Oleh karena itu, ungkap Fickar, dibentuknya lembaga independen Komisi Pemberantasan Korupsi (KPK) adalah sebagai alternatifnya. “Walaupun secara cabang kekuasaan termasuk eksekutif. Tapi bukannya bagian eksekutif pemerintahan. Dia (KPK) itu lembaga independen,” ujar Staf pengajar pada Fakultas Hukum Universitas Trisakti ini.

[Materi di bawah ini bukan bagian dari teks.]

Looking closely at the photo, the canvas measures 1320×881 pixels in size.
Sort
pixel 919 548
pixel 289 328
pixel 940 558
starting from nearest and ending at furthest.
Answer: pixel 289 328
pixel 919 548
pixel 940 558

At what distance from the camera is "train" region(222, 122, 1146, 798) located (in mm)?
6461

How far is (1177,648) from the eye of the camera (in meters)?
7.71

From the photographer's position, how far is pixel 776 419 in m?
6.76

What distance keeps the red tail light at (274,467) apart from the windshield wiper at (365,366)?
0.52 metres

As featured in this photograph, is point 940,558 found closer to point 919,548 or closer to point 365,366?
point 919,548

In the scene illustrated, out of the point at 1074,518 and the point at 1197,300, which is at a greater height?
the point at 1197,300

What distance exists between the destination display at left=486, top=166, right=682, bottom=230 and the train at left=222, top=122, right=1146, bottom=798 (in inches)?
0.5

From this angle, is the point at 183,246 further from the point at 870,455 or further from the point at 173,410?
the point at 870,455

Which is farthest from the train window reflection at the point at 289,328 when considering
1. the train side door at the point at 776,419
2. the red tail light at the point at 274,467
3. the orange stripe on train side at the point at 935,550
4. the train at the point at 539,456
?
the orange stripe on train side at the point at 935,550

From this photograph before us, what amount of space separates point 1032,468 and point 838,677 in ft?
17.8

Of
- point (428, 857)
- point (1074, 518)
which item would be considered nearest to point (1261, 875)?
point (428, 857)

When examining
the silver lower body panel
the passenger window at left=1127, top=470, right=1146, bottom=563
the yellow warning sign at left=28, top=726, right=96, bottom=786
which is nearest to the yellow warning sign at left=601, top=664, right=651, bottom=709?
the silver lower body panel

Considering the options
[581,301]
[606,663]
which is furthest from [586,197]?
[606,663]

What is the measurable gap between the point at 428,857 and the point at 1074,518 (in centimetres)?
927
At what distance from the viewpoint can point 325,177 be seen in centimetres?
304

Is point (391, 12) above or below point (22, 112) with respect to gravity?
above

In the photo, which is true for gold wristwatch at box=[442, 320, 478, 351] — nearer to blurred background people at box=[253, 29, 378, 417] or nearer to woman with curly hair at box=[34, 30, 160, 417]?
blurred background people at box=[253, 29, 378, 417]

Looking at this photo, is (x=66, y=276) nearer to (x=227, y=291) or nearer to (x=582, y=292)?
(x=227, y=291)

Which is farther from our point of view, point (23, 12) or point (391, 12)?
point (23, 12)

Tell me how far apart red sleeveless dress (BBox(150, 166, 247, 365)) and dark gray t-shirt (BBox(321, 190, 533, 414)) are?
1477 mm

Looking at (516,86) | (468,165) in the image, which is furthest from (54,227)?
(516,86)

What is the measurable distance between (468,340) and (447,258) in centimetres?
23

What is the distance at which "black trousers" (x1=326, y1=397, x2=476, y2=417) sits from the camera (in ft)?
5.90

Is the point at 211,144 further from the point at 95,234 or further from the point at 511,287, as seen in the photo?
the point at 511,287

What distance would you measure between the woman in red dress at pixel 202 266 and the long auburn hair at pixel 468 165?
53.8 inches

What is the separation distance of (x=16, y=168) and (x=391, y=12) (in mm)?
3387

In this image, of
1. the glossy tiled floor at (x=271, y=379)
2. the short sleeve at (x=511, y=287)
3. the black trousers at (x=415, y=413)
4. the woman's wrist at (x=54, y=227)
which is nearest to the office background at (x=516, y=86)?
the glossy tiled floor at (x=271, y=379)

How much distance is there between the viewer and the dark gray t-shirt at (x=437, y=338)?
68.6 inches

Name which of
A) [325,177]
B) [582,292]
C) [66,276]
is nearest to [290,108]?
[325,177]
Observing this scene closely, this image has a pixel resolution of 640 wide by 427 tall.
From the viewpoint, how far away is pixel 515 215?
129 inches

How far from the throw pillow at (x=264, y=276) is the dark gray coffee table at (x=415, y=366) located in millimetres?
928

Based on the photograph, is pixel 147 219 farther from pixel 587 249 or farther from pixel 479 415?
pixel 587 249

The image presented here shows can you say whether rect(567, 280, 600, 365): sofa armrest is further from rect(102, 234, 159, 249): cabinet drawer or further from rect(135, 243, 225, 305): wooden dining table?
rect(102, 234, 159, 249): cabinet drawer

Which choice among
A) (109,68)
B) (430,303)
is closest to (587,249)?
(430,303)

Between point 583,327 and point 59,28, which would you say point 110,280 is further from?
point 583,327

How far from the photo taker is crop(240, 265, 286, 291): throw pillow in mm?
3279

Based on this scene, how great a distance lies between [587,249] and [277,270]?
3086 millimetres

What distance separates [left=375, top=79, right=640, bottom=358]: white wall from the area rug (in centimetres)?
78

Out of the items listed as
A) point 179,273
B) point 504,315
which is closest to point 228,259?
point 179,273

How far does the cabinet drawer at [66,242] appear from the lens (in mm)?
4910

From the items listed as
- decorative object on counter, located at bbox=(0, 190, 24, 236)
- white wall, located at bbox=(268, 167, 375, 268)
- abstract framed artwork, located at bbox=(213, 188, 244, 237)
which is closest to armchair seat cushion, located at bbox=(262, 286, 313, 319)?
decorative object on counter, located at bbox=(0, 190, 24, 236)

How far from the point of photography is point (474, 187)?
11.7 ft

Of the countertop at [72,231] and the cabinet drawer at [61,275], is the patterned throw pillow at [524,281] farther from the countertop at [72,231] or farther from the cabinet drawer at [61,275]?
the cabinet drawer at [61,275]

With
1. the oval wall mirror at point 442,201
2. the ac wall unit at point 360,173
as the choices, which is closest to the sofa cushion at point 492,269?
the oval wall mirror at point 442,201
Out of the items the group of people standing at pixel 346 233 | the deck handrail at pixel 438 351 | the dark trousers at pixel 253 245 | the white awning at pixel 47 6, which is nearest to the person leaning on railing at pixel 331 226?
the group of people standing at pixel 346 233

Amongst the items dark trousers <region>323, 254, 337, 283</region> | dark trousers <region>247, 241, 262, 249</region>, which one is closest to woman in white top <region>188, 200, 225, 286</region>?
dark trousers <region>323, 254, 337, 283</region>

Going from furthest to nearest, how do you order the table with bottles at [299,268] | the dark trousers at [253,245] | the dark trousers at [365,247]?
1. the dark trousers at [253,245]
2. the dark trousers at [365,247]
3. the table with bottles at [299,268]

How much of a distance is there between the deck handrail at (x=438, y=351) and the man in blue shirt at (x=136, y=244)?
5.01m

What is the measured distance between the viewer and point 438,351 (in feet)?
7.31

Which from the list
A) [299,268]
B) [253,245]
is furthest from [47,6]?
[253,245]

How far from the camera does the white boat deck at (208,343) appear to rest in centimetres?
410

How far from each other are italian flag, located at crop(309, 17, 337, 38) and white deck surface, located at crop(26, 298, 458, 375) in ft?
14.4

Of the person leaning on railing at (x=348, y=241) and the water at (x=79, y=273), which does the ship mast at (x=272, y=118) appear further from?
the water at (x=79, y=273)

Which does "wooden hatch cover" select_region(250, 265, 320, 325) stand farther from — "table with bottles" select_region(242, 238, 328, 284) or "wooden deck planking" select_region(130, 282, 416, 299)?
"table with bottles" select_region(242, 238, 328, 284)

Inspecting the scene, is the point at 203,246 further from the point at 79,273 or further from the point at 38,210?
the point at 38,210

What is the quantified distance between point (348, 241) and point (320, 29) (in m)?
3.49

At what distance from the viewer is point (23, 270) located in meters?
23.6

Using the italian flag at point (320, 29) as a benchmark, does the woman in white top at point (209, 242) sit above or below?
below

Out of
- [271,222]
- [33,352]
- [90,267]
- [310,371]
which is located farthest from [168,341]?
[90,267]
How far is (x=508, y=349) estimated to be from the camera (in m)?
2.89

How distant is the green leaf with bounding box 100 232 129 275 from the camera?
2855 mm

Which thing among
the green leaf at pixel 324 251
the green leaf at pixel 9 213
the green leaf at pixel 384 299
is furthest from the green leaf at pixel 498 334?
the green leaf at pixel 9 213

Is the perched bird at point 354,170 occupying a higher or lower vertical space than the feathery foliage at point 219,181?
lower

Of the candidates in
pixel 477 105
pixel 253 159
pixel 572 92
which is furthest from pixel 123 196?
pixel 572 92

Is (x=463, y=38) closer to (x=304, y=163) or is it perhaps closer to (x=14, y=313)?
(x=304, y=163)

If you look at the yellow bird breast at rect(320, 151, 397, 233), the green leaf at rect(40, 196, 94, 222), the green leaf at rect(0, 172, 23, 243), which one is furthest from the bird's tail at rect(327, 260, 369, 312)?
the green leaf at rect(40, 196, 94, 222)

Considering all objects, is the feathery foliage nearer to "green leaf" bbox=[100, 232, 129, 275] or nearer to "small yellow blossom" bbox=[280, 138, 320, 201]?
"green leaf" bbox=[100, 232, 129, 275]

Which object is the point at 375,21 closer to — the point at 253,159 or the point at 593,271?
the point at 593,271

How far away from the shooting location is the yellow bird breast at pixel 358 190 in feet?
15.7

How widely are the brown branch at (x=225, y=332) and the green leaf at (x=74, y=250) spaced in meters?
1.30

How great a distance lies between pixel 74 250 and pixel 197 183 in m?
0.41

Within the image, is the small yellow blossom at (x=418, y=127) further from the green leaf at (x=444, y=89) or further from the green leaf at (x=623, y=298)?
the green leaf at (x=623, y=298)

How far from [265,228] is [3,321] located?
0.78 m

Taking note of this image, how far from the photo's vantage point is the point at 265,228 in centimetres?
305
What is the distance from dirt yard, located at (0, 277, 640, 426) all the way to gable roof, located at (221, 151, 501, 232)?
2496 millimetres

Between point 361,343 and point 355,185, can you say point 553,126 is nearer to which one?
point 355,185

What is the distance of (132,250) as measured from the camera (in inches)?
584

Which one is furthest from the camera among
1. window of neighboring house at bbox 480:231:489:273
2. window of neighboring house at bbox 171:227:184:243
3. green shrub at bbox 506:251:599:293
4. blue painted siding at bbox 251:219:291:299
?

Seperti diketahui majelis hakim MK diketuai Suhartoyo pada Kamis (29/02/2024) dalam putusan nomor 6/PUU-XXII/2024 memutuskan tidak membolehkan Jaksa Agung dari pengurus parpol. Putusan itu terkait uji materi pasal 20 Undang-Undang Nomor 11 Tahun 2021 tentang Kejaksaan terkait syarat menjadi Jaksa Agung yang diajukan jaksa Jovi Andrea Bachtiar.
Putusan tersebut sebenarnya tidak berbeda jauh dengan putusan MK Nomor 30/PUU-XXI/2023 pada Selasa (15/8/2023) terkait uji materi Pasal 20 Undang-Undang Nomor 11 Tahun 2021 tentang Kejaksaan RI yang juga diajukan jaksa Jovi Andrea Bachtiar.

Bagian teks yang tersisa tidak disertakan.